What you need to do: Repeat the listing below word for word, starting at the line that contains "From the camera's" and continuing through the end of the listing, with both ends included.

Given data:
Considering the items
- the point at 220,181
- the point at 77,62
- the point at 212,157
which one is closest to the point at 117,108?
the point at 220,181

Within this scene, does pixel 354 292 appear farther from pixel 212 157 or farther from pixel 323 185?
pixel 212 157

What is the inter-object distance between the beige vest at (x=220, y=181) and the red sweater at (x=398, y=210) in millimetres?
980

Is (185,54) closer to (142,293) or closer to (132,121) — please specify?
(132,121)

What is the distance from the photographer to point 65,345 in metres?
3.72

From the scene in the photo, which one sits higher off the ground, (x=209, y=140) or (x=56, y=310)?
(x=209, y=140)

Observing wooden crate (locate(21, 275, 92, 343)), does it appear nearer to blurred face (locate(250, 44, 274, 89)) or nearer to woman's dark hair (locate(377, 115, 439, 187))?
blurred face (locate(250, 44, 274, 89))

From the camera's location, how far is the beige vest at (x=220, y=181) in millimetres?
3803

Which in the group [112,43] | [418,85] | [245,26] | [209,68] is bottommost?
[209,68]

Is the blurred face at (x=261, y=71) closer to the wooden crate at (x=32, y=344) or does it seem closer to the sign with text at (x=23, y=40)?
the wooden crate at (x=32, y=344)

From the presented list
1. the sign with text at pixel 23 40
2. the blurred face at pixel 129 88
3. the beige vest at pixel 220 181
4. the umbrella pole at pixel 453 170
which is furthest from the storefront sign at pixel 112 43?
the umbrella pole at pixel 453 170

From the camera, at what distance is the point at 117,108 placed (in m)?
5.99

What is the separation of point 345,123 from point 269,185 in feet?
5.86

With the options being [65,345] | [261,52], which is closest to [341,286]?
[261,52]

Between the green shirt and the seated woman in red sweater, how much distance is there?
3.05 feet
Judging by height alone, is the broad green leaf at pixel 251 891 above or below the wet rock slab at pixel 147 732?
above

Solution to this exercise:
From the camera's location, how far is the beige vest at (x=220, y=181) in millimetres?
3803

Which in the group [112,43] | [418,85] | [245,26] | [209,68] is bottommost?
[209,68]

Is the blurred face at (x=261, y=71) closer to the wooden crate at (x=32, y=344) or does it seem closer to the sign with text at (x=23, y=40)?
the wooden crate at (x=32, y=344)

From the presented list
1. the sign with text at pixel 23 40
2. the blurred face at pixel 129 88
3. the beige vest at pixel 220 181
4. the umbrella pole at pixel 453 170
which is furthest from the storefront sign at pixel 112 43?
the umbrella pole at pixel 453 170

From the camera, at what distance is the point at 117,108 placed (in m)?
5.99

What is the separation of point 345,123 from point 269,185 in feet?
5.86

With the options being [65,345] | [261,52], which is closest to [341,286]?
[261,52]

Between the green shirt and the seated woman in red sweater, how much distance is there?
3.05 feet
Judging by height alone, is the broad green leaf at pixel 251 891 above or below the wet rock slab at pixel 147 732?
above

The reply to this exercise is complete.